The only requirement for claiming deduction under section 80DDA is to present the certificate of disease. This can be obtained from the specialist medical officer, whether practicing at a private or a public hospital, from whom the treatment is sought. The specialist should possess a degree in which he/she has specialized. The degree must be authenticated by the Medical Council of India.
Deduction for medical expenses can’t be claimed if reimbursement for the same is done by the insurance company. But if the reimbursement done by the insurance company is less than the actual expenditure, tax deduction can be claimed for the balance amount (maximum up to the deduction limit).
Diseases covered under section 80DDB
Deduction can be claimed for treatment of a wide range of diseases that includes: neurological disorders like dementia, hemiballismus, ataxia, Parkinson’s disease, motor neuron disease, chorea, dystonia, musculorum deformans and aphasia. Treatment of chronic conditions like malignant cancers, renal failure and hematological disorders such as hemophilia, Thalassemia and full blown AIDS (Acquired Immunodeficiency Syndrome) can also be claimed for deduction under Section 80DDB.

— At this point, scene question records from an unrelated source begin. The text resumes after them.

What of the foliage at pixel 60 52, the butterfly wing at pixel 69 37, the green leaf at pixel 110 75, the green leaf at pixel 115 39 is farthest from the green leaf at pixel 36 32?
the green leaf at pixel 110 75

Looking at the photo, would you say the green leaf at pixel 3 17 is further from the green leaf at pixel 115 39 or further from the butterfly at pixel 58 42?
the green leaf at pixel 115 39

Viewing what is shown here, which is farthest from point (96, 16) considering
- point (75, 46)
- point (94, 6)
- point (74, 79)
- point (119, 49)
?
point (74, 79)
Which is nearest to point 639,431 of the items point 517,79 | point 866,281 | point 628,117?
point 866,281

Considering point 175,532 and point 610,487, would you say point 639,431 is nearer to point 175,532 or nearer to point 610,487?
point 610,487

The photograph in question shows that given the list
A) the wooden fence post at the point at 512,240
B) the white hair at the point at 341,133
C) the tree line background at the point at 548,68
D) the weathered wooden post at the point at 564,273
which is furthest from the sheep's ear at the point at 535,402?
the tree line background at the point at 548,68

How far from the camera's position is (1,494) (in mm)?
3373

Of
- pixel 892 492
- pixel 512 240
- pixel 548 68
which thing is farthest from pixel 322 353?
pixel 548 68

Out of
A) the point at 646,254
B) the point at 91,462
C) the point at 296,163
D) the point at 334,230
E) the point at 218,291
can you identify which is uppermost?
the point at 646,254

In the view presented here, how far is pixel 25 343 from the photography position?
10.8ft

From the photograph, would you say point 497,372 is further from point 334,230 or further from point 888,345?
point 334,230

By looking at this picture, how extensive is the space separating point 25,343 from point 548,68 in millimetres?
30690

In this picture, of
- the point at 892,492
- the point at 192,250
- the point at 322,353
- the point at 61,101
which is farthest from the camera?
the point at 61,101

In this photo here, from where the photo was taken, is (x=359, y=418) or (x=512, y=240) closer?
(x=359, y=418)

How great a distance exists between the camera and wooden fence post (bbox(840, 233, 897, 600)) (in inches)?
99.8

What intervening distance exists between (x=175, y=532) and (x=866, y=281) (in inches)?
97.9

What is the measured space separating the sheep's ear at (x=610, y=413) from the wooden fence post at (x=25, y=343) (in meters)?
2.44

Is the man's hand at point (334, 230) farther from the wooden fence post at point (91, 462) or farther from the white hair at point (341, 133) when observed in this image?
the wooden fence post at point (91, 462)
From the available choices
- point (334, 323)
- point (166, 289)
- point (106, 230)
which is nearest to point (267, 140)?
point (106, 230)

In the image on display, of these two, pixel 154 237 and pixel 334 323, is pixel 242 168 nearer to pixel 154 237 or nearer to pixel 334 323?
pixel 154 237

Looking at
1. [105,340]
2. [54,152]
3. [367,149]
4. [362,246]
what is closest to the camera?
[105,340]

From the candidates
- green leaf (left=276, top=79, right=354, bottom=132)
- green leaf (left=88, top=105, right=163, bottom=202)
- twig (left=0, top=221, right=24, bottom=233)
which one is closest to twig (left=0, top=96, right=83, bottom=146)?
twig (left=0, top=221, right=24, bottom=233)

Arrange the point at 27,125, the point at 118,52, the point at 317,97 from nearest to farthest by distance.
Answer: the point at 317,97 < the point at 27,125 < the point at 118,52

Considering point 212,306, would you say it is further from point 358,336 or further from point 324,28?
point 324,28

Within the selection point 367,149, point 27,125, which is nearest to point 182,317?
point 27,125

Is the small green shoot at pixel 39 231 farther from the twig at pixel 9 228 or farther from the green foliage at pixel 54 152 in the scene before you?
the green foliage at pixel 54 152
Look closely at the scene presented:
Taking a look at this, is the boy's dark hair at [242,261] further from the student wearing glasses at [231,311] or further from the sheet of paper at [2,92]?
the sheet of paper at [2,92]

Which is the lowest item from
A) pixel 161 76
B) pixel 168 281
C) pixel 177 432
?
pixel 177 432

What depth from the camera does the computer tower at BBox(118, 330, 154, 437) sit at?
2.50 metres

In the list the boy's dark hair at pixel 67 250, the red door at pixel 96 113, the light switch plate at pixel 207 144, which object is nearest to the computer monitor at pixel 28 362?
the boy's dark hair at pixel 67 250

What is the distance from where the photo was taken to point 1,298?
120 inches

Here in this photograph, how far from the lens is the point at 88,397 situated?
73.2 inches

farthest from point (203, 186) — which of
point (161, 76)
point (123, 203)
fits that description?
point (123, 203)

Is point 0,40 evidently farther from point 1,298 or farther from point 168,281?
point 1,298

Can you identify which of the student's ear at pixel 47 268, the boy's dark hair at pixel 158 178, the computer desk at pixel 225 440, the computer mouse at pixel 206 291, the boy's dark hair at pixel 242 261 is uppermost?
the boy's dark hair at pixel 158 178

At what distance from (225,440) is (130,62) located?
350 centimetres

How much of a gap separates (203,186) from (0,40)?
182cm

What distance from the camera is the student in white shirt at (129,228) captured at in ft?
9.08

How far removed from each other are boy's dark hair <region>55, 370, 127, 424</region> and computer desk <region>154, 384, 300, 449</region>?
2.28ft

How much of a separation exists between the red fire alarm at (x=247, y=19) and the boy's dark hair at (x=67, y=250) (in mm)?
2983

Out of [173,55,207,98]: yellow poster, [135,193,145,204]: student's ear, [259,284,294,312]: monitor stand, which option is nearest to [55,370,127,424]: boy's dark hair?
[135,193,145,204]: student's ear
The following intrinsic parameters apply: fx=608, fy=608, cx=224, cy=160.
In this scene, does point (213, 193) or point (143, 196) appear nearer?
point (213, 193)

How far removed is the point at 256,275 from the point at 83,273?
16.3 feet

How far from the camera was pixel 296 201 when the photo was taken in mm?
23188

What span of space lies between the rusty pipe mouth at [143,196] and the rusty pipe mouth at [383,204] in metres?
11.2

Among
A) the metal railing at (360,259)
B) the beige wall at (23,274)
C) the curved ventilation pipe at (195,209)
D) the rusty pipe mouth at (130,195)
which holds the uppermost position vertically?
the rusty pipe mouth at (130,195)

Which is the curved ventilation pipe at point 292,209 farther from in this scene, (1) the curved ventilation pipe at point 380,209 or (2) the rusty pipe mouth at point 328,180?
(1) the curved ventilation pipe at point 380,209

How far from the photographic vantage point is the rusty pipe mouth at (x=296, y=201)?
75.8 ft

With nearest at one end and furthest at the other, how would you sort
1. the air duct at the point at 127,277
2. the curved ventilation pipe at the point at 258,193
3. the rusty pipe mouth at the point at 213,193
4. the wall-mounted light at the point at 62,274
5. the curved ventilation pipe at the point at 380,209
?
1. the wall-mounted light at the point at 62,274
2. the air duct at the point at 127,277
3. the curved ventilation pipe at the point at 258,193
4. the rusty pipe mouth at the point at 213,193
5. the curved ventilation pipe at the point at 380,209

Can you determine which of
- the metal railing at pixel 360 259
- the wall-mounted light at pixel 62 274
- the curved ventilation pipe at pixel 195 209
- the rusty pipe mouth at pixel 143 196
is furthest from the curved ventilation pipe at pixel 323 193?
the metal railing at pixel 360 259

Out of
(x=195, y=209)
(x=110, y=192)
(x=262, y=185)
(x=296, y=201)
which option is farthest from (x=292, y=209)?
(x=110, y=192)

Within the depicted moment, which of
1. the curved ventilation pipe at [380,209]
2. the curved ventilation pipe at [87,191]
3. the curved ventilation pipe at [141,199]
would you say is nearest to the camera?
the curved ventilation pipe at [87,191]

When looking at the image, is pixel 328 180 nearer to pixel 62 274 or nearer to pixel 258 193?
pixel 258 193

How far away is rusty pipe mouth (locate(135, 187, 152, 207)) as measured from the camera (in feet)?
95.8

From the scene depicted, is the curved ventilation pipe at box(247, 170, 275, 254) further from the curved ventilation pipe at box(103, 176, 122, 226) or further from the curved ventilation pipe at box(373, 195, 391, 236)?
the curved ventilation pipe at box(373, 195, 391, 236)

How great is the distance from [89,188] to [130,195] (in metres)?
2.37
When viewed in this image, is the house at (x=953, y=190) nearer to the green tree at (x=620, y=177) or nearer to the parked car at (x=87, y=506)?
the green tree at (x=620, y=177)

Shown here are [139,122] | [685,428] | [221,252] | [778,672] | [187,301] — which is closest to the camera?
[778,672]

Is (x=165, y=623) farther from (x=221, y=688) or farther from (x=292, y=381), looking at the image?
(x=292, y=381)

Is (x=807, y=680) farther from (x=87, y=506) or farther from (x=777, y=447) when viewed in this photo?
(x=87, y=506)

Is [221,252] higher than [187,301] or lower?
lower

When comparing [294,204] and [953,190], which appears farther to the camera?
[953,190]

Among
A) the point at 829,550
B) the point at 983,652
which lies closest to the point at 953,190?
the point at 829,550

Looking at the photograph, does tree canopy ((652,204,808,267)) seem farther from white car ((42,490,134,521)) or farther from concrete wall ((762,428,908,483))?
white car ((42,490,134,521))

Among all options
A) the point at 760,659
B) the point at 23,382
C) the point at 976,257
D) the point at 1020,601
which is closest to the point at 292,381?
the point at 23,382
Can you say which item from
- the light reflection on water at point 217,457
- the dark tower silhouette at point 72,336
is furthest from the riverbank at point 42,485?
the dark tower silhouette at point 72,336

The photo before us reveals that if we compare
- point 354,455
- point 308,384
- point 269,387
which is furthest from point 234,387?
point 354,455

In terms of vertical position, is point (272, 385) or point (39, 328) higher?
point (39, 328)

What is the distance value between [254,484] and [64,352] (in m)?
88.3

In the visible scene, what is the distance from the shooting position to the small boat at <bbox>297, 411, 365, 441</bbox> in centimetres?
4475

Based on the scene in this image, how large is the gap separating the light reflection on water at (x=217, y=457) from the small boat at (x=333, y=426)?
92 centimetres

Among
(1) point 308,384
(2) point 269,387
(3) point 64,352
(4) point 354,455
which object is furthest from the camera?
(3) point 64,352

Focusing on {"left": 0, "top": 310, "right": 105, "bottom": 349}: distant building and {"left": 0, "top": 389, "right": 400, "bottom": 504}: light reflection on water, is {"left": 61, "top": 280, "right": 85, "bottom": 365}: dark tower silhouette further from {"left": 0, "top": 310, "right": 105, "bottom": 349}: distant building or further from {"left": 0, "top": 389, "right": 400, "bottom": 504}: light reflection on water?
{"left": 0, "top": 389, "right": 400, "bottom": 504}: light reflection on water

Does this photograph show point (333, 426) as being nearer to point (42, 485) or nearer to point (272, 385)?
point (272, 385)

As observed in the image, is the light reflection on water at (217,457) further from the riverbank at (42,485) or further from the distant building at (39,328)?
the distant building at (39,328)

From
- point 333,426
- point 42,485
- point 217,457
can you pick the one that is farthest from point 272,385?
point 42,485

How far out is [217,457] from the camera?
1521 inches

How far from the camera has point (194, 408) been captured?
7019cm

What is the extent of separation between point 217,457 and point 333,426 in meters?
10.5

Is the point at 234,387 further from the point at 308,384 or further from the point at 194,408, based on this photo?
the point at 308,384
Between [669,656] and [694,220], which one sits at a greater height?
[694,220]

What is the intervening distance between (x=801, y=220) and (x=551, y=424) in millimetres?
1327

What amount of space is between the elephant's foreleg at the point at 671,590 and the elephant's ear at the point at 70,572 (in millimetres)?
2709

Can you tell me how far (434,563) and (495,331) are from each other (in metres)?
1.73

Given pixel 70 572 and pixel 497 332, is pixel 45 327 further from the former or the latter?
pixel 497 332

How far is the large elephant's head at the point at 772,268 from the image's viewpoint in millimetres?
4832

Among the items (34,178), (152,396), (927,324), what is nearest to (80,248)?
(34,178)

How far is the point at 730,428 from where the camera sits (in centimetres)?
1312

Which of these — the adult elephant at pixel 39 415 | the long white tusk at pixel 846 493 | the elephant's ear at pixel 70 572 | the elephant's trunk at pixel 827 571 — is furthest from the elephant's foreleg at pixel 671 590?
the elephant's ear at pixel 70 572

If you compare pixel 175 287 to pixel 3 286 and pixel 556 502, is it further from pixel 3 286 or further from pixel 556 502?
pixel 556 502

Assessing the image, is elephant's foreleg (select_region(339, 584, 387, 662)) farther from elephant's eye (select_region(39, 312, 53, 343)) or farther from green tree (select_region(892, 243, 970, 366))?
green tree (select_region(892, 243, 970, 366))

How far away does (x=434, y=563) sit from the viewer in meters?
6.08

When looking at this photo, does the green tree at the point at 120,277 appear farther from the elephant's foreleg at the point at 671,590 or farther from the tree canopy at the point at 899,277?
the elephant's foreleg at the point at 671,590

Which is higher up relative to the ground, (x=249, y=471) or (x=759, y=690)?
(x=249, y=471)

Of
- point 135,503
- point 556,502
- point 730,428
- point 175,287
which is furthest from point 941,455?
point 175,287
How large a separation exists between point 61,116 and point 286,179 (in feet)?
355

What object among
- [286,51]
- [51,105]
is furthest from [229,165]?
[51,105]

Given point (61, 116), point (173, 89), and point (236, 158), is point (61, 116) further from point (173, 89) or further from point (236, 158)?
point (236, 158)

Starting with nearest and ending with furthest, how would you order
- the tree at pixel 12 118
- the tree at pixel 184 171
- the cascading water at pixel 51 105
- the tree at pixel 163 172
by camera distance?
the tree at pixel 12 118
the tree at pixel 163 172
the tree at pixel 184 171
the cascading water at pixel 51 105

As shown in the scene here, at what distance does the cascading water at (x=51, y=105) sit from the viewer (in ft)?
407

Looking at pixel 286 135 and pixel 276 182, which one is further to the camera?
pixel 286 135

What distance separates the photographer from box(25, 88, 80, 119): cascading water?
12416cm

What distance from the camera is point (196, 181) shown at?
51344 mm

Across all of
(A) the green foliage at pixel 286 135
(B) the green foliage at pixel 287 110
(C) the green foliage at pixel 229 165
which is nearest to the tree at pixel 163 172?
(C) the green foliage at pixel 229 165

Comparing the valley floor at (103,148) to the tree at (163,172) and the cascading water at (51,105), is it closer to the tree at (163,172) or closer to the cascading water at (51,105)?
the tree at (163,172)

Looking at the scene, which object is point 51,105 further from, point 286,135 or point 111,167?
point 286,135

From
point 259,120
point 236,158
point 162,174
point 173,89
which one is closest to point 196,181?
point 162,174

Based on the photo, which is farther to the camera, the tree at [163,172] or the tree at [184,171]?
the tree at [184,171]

Tax Deduction u/s 80D for Payment of Health Insurance Premium
A deduction of Rs 30,000 can be made from your total annual income to arrive at the taxable income in lieu of the health insurance premium paid during a year. For senior citizens, this limit has been raised to Rs 50,000. Amount paid as premium for Mediclaim policies purchased for self, spouse, parents and dependent children alone can be claimed for income tax deduction under section 80DD. For citizen more than 80years of age, the maximum deduction available under this section is INR 1,00,000.
Tax Deduction u/s 80DD for Expenses Incurred on Treatment of a Disabled Dependent
According to Section 80DD, expenditure incurred for treatment of a disabled dependent or for payment made for an approved insurance scheme meant for maintenance of a disabled dependent shall be eligible for tax-deduction.
If the dependent is suffering from severe disability (i.e. disability of 80% or more) the limit for tax deduction has been fixed at Rs 125,000 per financial year. This limit shall be restricted to Rs. 75,000 in other cases i.e. lower degree of disability. A person with disability shall be the one who has suffered ‘not less than 40% disability’ as per the certification of a medical authority.
The disabilities eligible under this section includes hearing impairment, mental illness, autism, cerebral palsy, multiple disabilities, blindness (or low vision), mental retardation, leprosy, etc. In case of individual tax payees, dependents who are covered include spouse, children, siblings and/or parents. In case of HUF, any member of HUF can be treated as a dependent. A certificate of treatment from doctors of government hospitals is required to be submitted in a prescribed format to claim deduction as a disabled dependant under this section.
Payment to an insurance scheme is eligible for tax deduction only if the disabled dependent gets the amount (whether in the form of annuity or lump sum) after the tax payer’s death. A trust, dependent, or any other person can be nominated for receiving the payment on behalf of dependent in such cases.
Deduction u/s 80U for Persons with Disabilities
A disabled person suffering with 40% or more disability can claim deductions capped at INR 75,000 annually under this section. In case of severe disability, the deduction limit shall be increased to INR 125,000. A certificate from government approved medical authority is required to be furnished for claiming deduction under this section. Reassessment of disability will be done on expiry of the certificate. The disabilities eligible for deduction are same as under section 80DD of the Income Tax Act of 1961.